Prez Trump talks crime and support for law enforcement with police chiefs . . . and says some interesting things

Prez Donald Trump gave this lengthy speech to a gathering of major city police chiefs, and he had a lot to say about crime and law enforcement toward its conclusion (after an extended Trumpian discussion of the litigation surrounding his travel executive order).  Here is some of what the Prez has to say on the crime front (with a few points of emphasis added based on what struck me as especially interesting):

Right now, many communities in America are facing a public safety crisis.  Murders in 2015 experienced their largest single-year increase in nearly half a century. In 2016, murders in large cities continued to climb by double digits. In many of our biggest cities, 2016 brought an increase in the number of homicides, rapes, assaults and shootings. In Chicago, more than 4,000 people were shot last year alone, and the rate so far this year has been even higher. What is going on in Chicago?

We cannot allow this to continue. We’ve allowed too many young lives to be claimed -- and you see that, you see that all over -- claimed by gangs, and too many neighborhoods to be crippled by violence and fear.  Sixty percent of murder victims under the age of 22 are African American. This is a national tragedy, and it requires national action. This violence must end, and we must all work together to end it.

Whether a child lives in Detroit, Chicago, Baltimore, or anywhere in our country, he or she has the right to grow up in safety and in peace. No one in America should be punished because of the city where he or she is born. Every child in America should be able to play outside without fear, walk home without danger, and attend a school without being worried about drugs or gangs or violence.

So many lives and so many people have been cut short.  Their potential, their life has been cut short. So much potential has been sidelined. And so many dreams have been shattered and broken, totally broken. It’s time to stop the drugs from pouring into our country. And, by the way, we will do that. And I will say this: General, now Secretary, Kelly will be the man to do it, and we will give him a wall.  And it will be a real wall. (Applause.) And a lot of things will happen very positively for your cities, your states, believe me. The wall is getting designed right now....

It’s time to dismantle the gangs terrorizing our citizens, and it’s time to ensure that every young American can be raised in an environment of decency, dignity, love and support. You have asked for the resources, tools and support you need to get the job done. We will do whatever we can to help you meet those demands. That includes a zero tolerance policy for acts of violence against law enforcement. (Applause.)  We all see what happens. We all see what happens and what’s been happening to you. It’s not fair.

We must protect those who protect us. The number of officers shot and killed in the line of duty last year increased by 56 percent from the year before. Last year, in Dallas, police officers were targeted for execution –- think of this. Who ever heard of this? They were targeted for execution. Twelve were shot and five were killed. These heroic officers died as they lived -– protecting the innocent, rushing into danger, risking their lives for people they did not even know, but for people that they were determined to save. Hats off to you people....

Activity: From the post about the speech to police chiefs, reproduce word for word the passage that begins at the words "Right now, many" and ends after the words "on in Chicago?".

The data:
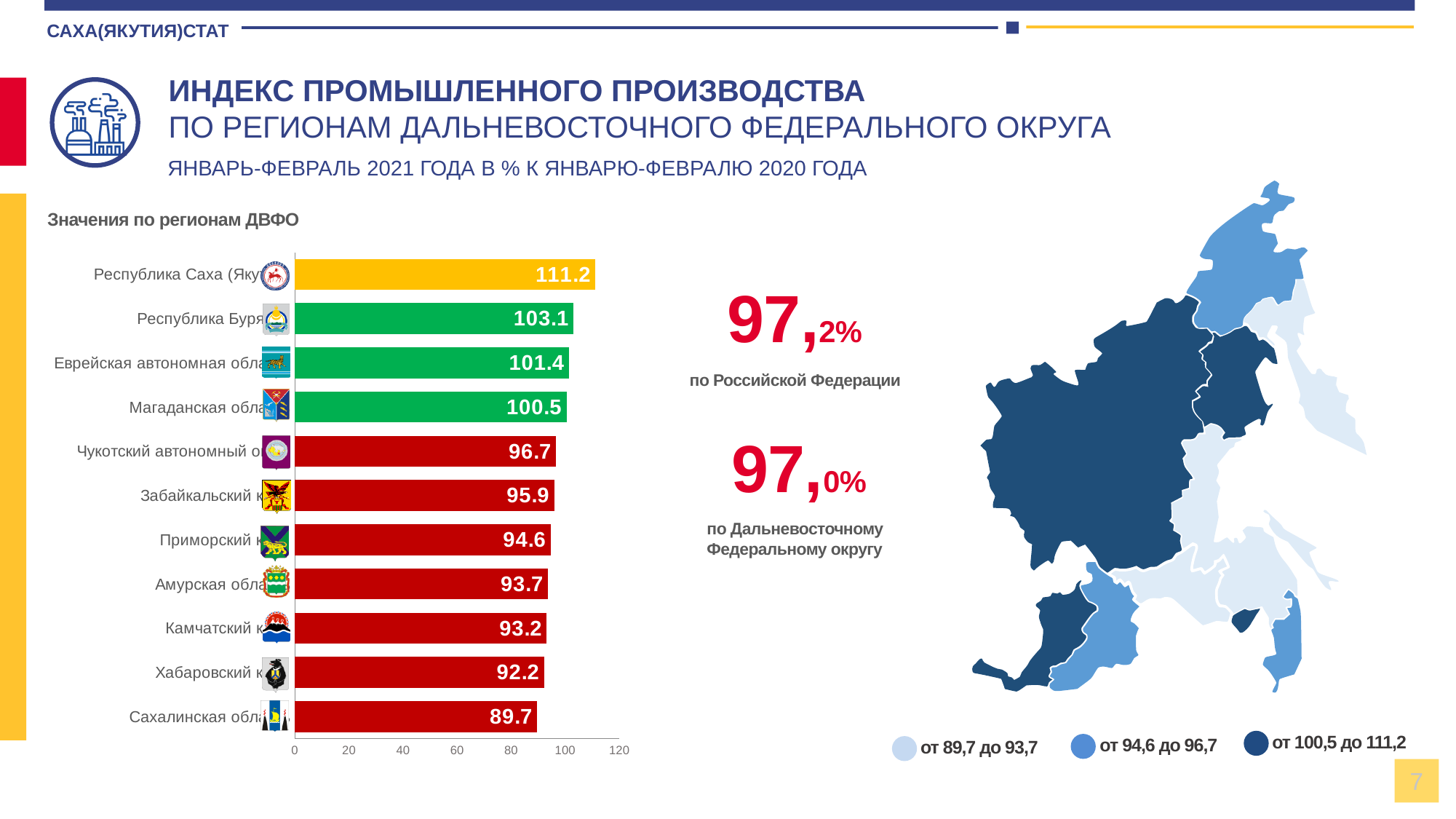
What colour is the bar for Республика Саха (Якутия)? yellow What is the value for Республика Саха (Якутия)? 111.2 What is the value for Хабаровский край? 92.2 Is the value for Амурская область greater or less than 100? less Which region has the highest value? Республика Саха (Якутия) What is the difference between the values for Республика Саха (Якутия) and Сахалинская область? 21.5 Which region has the lowest value? Сахалинская область How many regions are shown in the bar chart? 11 What is the value for Магаданская область? 100.5 What is the difference between the values for Республика Бурятия and Еврейская автономная область? 1.7 What kind of chart is shown on the slide? bar chart Which is larger, the value for Чукотский автономный округ or the value for Приморский край? Чукотский автономный округ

Response to this task:
Right now, many communities in America are facing a public safety crisis.  Murders in 2015 experienced their largest single-year increase in nearly half a century. In 2016, murders in large cities continued to climb by double digits. In many of our biggest cities, 2016 brought an increase in the number of homicides, rapes, assaults and shootings. In Chicago, more than 4,000 people were shot last year alone, and the rate so far this year has been even higher. What is going on in Chicago?